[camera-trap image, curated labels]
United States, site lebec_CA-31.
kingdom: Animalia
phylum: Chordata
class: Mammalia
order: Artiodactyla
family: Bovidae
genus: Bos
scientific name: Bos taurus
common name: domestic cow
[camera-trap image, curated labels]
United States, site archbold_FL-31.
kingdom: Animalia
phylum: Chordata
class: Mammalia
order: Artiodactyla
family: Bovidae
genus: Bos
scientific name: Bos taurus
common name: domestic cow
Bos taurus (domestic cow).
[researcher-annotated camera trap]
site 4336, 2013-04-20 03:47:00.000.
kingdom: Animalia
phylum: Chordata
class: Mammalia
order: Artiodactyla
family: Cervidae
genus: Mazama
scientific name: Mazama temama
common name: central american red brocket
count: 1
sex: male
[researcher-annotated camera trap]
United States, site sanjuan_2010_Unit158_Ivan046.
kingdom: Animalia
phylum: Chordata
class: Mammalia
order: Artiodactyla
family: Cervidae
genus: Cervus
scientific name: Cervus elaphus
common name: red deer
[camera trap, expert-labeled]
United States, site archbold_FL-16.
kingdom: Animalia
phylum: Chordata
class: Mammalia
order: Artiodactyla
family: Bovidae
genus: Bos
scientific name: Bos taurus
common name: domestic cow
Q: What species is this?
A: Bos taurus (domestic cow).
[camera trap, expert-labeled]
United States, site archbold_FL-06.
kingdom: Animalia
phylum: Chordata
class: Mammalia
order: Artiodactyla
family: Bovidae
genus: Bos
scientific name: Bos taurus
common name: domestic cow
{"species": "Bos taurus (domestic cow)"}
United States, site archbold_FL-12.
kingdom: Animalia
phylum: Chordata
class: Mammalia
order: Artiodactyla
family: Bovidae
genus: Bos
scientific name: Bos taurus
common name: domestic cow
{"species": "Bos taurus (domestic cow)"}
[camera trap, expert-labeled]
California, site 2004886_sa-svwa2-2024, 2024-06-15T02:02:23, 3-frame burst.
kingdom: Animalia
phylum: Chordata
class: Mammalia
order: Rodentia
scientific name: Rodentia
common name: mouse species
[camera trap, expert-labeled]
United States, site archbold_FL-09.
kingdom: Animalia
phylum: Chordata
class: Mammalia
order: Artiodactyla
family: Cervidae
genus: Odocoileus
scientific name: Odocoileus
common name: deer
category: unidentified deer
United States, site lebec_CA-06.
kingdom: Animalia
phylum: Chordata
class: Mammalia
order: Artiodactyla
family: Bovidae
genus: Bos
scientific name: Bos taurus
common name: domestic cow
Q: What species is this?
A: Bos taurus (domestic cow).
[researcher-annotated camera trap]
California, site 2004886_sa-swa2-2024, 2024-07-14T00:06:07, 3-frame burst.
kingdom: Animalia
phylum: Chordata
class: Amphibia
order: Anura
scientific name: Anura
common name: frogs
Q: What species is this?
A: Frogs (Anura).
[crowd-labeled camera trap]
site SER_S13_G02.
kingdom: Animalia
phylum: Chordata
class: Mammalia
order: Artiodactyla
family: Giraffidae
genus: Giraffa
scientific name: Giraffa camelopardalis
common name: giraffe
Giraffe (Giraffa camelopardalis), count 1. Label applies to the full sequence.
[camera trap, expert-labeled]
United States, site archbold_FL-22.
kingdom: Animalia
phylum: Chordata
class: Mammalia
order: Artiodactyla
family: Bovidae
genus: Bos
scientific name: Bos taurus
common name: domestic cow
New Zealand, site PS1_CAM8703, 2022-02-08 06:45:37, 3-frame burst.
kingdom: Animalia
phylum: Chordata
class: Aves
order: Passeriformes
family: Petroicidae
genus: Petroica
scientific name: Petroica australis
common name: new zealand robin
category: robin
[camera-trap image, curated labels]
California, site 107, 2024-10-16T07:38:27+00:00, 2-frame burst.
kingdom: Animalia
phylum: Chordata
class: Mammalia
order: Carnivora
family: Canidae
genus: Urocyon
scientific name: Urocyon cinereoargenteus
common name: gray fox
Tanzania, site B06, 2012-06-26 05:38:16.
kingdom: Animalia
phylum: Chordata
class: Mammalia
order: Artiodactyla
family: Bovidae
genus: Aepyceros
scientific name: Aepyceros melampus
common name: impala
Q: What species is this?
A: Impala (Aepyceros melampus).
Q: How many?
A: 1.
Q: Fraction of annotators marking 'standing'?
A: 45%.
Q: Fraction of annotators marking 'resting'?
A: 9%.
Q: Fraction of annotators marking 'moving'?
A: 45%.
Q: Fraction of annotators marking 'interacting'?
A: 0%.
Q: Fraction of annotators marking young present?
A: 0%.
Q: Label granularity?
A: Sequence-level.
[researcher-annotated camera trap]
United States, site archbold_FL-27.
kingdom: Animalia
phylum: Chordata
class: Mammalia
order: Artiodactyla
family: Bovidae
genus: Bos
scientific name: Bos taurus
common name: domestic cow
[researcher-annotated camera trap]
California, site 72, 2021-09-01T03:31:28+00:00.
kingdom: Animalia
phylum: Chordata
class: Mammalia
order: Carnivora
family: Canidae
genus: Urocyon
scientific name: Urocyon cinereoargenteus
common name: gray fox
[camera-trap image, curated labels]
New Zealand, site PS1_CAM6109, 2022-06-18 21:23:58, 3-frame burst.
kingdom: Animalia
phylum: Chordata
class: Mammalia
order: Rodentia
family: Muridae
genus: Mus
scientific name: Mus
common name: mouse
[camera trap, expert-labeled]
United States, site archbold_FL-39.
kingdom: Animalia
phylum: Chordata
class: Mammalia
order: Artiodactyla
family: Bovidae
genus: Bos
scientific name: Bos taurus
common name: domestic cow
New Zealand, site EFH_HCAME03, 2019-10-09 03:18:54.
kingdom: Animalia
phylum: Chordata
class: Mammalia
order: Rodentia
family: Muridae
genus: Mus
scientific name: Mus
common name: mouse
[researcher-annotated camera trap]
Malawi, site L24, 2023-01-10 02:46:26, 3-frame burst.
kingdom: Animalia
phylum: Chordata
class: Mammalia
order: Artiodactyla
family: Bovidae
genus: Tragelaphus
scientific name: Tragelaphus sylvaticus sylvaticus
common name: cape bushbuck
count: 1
....................
» **Aim of the exercise**
Repeat, word for word, every line above.

» **Solution to this exercise**
[camera-trap image, curated labels]
United States, site lebec_CA-31.
kingdom: Animalia
phylum: Chordata
class: Mammalia
order: Artiodactyla
family: Bovidae
genus: Bos
scientific name: Bos taurus
common name: domestic cow
[camera-trap image, curated labels]
United States, site archbold_FL-31.
kingdom: Animalia
phylum: Chordata
class: Mammalia
order: Artiodactyla
family: Bovidae
genus: Bos
scientific name: Bos taurus
common name: domestic cow
Bos taurus (domestic cow).
[researcher-annotated camera trap]
site 4336, 2013-04-20 03:47:00.000.
kingdom: Animalia
phylum: Chordata
class: Mammalia
order: Artiodactyla
family: Cervidae
genus: Mazama
scientific name: Mazama temama
common name: central american red brocket
count: 1
sex: male
[researcher-annotated camera trap]
United States, site sanjuan_2010_Unit158_Ivan046.
kingdom: Animalia
phylum: Chordata
class: Mammalia
order: Artiodactyla
family: Cervidae
genus: Cervus
scientific name: Cervus elaphus
common name: red deer
[camera trap, expert-labeled]
United States, site archbold_FL-16.
kingdom: Animalia
phylum: Chordata
class: Mammalia
order: Artiodactyla
family: Bovidae
genus: Bos
scientific name: Bos taurus
common name: domestic cow
Q: What species is this?
A: Bos taurus (domestic cow).
[camera trap, expert-labeled]
United States, site archbold_FL-06.
kingdom: Animalia
phylum: Chordata
class: Mammalia
order: Artiodactyla
family: Bovidae
genus: Bos
scientific name: Bos taurus
common name: domestic cow
{"species": "Bos taurus (domestic cow)"}
United States, site archbold_FL-12.
kingdom: Animalia
phylum: Chordata
class: Mammalia
order: Artiodactyla
family: Bovidae
genus: Bos
scientific name: Bos taurus
common name: domestic cow
{"species": "Bos taurus (domestic cow)"}
[camera trap, expert-labeled]
California, site 2004886_sa-svwa2-2024, 2024-06-15T02:02:23, 3-frame burst.
kingdom: Animalia
phylum: Chordata
class: Mammalia
order: Rodentia
scientific name: Rodentia
common name: mouse species
[camera trap, expert-labeled]
United States, site archbold_FL-09.
kingdom: Animalia
phylum: Chordata
class: Mammalia
order: Artiodactyla
family: Cervidae
genus: Odocoileus
scientific name: Odocoileus
common name: deer
category: unidentified deer
United States, site lebec_CA-06.
kingdom: Animalia
phylum: Chordata
class: Mammalia
order: Artiodactyla
family: Bovidae
genus: Bos
scientific name: Bos taurus
common name: domestic cow
Q: What species is this?
A: Bos taurus (domestic cow).
[researcher-annotated camera trap]
California, site 2004886_sa-swa2-2024, 2024-07-14T00:06:07, 3-frame burst.
kingdom: Animalia
phylum: Chordata
class: Amphibia
order: Anura
scientific name: Anura
common name: frogs
Q: What species is this?
A: Frogs (Anura).
[crowd-labeled camera trap]
site SER_S13_G02.
kingdom: Animalia
phylum: Chordata
class: Mammalia
order: Artiodactyla
family: Giraffidae
genus: Giraffa
scientific name: Giraffa camelopardalis
common name: giraffe
Giraffe (Giraffa camelopardalis), count 1. Label applies to the full sequence.
[camera trap, expert-labeled]
United States, site archbold_FL-22.
kingdom: Animalia
phylum: Chordata
class: Mammalia
order: Artiodactyla
family: Bovidae
genus: Bos
scientific name: Bos taurus
common name: domestic cow
New Zealand, site PS1_CAM8703, 2022-02-08 06:45:37, 3-frame burst.
kingdom: Animalia
phylum: Chordata
class: Aves
order: Passeriformes
family: Petroicidae
genus: Petroica
scientific name: Petroica australis
common name: new zealand robin
category: robin
[camera-trap image, curated labels]
California, site 107, 2024-10-16T07:38:27+00:00, 2-frame burst.
kingdom: Animalia
phylum: Chordata
class: Mammalia
order: Carnivora
family: Canidae
genus: Urocyon
scientific name: Urocyon cinereoargenteus
common name: gray fox
Tanzania, site B06, 2012-06-26 05:38:16.
kingdom: Animalia
phylum: Chordata
class: Mammalia
order: Artiodactyla
family: Bovidae
genus: Aepyceros
scientific name: Aepyceros melampus
common name: impala
Q: What species is this?
A: Impala (Aepyceros melampus).
Q: How many?
A: 1.
Q: Fraction of annotators marking 'standing'?
A: 45%.
Q: Fraction of annotators marking 'resting'?
A: 9%.
Q: Fraction of annotators marking 'moving'?
A: 45%.
Q: Fraction of annotators marking 'interacting'?
A: 0%.
Q: Fraction of annotators marking young present?
A: 0%.
Q: Label granularity?
A: Sequence-level.
[researcher-annotated camera trap]
United States, site archbold_FL-27.
kingdom: Animalia
phylum: Chordata
class: Mammalia
order: Artiodactyla
family: Bovidae
genus: Bos
scientific name: Bos taurus
common name: domestic cow
[researcher-annotated camera trap]
California, site 72, 2021-09-01T03:31:28+00:00.
kingdom: Animalia
phylum: Chordata
class: Mammalia
order: Carnivora
family: Canidae
genus: Urocyon
scientific name: Urocyon cinereoargenteus
common name: gray fox
[camera-trap image, curated labels]
New Zealand, site PS1_CAM6109, 2022-06-18 21:23:58, 3-frame burst.
kingdom: Animalia
phylum: Chordata
class: Mammalia
order: Rodentia
family: Muridae
genus: Mus
scientific name: Mus
common name: mouse
[camera trap, expert-labeled]
United States, site archbold_FL-39.
kingdom: Animalia
phylum: Chordata
class: Mammalia
order: Artiodactyla
family: Bovidae
genus: Bos
scientific name: Bos taurus
common name: domestic cow
New Zealand, site EFH_HCAME03, 2019-10-09 03:18:54.
kingdom: Animalia
phylum: Chordata
class: Mammalia
order: Rodentia
family: Muridae
genus: Mus
scientific name: Mus
common name: mouse
[researcher-annotated camera trap]
Malawi, site L24, 2023-01-10 02:46:26, 3-frame burst.
kingdom: Animalia
phylum: Chordata
class: Mammalia
order: Artiodactyla
family: Bovidae
genus: Tragelaphus
scientific name: Tragelaphus sylvaticus sylvaticus
common name: cape bushbuck
count: 1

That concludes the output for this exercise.